Replies to Queries — 2



Smith and Jones



Readers' Forum


Replies to Queries — 2



Smith and Jones


Smith and Jones formed a successful specialist engineering company many years ago. Smith gifted, and subsequently bequeathed, his shares in equal numbers to his two children, Peter (my client) and Susan. About 15 years ago, Peter and Susan formally transferred and registered their shares in joint names with their respective spouses, so each married couple currently owns 24 per cent of the company. It is thought that similar arrangements exist for the Jones family's 48 per cent shareholding; the other four per cent is owned by a distant aunt.

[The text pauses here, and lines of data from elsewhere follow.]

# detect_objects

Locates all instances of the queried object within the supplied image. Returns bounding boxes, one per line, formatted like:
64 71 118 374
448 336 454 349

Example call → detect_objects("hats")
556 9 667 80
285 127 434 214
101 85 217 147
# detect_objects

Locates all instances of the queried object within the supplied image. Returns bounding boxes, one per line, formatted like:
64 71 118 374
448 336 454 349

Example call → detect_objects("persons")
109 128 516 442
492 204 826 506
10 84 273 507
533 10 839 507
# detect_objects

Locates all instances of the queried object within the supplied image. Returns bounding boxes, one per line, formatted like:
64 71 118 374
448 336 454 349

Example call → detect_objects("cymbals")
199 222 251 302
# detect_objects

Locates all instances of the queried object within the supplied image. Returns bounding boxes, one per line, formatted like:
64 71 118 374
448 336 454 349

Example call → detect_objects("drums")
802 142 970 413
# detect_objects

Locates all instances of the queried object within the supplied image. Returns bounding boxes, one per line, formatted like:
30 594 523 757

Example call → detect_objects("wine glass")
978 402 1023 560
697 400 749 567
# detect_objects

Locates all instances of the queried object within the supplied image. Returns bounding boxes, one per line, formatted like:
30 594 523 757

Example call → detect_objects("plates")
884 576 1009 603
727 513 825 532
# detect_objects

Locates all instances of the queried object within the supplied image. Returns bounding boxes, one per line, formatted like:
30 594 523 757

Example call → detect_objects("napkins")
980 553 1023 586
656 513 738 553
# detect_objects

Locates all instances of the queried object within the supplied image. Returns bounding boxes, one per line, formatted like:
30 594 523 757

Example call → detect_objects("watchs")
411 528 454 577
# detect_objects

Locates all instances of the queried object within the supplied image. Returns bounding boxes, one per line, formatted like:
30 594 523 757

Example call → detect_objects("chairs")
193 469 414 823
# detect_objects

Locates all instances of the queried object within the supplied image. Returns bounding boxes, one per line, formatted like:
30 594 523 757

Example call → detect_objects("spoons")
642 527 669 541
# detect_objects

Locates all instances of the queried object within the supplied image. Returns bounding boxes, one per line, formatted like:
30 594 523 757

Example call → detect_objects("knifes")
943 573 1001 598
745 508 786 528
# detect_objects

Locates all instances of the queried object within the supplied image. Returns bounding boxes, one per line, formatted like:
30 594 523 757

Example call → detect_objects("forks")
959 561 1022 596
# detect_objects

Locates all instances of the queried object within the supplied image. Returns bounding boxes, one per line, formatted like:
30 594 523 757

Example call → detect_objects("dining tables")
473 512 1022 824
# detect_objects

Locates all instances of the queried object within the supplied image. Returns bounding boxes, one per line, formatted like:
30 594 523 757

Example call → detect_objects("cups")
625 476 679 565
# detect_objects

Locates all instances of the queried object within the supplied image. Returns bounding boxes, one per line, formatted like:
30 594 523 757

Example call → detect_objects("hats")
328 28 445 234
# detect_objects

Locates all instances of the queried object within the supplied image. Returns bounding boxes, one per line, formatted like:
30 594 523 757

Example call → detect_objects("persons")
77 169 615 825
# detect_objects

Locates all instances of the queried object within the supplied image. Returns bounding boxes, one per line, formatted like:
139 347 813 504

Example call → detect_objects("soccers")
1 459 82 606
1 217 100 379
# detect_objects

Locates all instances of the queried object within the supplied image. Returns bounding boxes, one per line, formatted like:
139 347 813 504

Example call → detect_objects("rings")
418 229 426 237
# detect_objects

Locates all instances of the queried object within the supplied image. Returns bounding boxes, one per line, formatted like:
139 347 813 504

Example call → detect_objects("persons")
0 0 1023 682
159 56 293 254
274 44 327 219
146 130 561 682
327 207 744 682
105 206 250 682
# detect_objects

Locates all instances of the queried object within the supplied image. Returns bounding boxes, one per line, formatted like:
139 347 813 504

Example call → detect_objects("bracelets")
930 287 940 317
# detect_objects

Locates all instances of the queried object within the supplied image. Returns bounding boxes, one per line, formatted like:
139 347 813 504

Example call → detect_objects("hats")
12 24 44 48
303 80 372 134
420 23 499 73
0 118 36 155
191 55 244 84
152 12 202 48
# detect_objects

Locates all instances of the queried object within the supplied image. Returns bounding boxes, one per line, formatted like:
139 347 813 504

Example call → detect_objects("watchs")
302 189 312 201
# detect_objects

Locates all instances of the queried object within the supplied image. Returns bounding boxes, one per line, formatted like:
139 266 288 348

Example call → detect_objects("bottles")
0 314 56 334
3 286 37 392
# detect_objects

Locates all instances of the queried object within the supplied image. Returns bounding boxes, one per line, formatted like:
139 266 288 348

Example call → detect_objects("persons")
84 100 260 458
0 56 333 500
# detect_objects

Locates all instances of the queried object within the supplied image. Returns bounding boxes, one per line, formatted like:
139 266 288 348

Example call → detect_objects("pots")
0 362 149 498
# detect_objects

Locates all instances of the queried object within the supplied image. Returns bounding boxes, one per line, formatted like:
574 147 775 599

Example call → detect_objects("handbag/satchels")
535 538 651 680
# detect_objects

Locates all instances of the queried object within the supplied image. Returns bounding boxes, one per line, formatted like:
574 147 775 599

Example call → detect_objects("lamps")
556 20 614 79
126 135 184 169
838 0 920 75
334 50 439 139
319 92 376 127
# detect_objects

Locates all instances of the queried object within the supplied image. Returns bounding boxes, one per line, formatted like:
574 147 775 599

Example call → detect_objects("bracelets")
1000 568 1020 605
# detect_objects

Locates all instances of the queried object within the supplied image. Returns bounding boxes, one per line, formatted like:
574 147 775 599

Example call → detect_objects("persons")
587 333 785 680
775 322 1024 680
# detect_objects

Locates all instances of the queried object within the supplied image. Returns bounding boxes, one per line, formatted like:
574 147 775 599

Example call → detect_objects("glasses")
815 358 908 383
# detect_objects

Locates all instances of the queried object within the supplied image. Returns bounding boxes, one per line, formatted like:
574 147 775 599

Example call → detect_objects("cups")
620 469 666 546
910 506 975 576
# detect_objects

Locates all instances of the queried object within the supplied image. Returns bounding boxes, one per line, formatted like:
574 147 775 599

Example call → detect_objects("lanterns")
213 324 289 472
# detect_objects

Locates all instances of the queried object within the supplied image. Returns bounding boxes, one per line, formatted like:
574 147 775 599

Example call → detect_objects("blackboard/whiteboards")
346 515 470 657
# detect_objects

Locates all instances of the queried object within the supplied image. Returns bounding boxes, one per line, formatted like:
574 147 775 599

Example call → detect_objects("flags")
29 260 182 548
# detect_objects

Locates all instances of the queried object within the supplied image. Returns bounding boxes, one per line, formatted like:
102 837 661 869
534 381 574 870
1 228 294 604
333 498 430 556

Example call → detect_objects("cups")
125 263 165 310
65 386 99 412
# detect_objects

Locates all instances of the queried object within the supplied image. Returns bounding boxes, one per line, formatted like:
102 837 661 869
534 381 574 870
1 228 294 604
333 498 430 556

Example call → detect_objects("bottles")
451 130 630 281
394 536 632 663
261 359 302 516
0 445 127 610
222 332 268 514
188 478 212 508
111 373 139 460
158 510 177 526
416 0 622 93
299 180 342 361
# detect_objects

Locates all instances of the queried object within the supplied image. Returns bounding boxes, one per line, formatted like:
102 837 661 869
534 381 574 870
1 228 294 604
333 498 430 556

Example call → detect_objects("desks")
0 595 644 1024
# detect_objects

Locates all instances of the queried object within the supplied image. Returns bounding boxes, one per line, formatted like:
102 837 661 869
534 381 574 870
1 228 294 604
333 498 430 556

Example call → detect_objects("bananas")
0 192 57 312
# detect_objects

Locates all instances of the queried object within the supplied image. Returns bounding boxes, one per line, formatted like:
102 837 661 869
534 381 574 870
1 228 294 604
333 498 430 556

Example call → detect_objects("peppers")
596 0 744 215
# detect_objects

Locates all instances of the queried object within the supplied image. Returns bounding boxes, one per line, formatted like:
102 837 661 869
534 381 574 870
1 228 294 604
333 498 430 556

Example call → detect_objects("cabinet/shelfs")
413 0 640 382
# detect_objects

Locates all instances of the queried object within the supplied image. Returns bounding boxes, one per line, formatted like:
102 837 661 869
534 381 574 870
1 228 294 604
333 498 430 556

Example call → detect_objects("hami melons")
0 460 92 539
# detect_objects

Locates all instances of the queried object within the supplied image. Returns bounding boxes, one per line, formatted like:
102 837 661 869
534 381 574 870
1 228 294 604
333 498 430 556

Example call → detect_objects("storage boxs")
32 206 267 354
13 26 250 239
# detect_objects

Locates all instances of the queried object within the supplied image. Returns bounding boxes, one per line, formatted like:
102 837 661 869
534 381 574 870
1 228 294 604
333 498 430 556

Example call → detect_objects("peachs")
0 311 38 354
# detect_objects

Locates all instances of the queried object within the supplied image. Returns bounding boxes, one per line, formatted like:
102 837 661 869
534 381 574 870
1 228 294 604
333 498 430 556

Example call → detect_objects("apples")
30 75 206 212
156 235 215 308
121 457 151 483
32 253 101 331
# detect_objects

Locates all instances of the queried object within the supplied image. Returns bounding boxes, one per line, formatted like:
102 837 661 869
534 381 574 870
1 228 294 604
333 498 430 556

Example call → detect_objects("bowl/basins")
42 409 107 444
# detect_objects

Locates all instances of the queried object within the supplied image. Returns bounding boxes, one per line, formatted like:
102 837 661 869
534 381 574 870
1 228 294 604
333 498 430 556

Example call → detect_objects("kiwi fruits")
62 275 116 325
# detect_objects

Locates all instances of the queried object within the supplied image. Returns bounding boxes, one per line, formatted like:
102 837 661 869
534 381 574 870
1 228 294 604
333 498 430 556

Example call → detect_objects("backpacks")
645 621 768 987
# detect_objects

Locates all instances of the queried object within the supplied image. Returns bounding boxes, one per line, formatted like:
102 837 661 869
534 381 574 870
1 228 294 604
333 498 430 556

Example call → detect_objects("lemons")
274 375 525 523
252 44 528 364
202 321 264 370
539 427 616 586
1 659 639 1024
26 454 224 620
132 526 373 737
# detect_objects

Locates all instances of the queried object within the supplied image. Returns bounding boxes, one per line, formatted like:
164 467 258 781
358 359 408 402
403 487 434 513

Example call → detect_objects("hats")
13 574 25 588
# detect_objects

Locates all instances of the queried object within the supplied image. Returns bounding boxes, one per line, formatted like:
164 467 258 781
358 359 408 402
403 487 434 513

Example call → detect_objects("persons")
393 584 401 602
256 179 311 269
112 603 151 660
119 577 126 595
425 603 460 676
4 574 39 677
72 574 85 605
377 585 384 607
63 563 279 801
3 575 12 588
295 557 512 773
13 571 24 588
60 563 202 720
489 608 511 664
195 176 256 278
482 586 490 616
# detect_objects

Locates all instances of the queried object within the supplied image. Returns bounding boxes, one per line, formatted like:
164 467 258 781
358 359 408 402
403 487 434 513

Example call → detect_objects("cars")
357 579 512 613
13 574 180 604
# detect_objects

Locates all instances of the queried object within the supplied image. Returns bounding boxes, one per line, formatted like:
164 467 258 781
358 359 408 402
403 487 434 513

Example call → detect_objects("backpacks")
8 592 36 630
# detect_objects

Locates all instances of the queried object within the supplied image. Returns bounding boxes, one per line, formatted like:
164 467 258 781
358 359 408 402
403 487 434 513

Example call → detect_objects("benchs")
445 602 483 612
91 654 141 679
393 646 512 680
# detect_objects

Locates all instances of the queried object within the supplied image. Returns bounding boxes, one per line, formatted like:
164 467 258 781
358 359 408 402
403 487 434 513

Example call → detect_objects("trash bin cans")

None of the Smith shareholders is a director or is employed in any way by the company and without the dividends both would be basic rate taxpayers. However, the annual dividend on their joint holding amounts to around £140,000. Over the years, both Peter and his spouse have each declared 50 per cent of the joint dividend on their tax returns and have always considered the shares to be genuine 'joint property' and not a sham; but what I cannot understand is how the new legislation in section 91, Finance Act 2004 affects my client's tax position. Section 91 seems to say that, with regard to close companies, section 282A(1) will no longer apply, but does not say what will apply in its place. Do I continue as before, or show all the dividends as Peter's? And if not, why not wholly his wife's income instead? Should the holdings be rearranged so that they each own 12 per cent in their own name and would this actually achieve anything?


Readers' comments and suggestions on my client's situation and the new legislation are very welcome.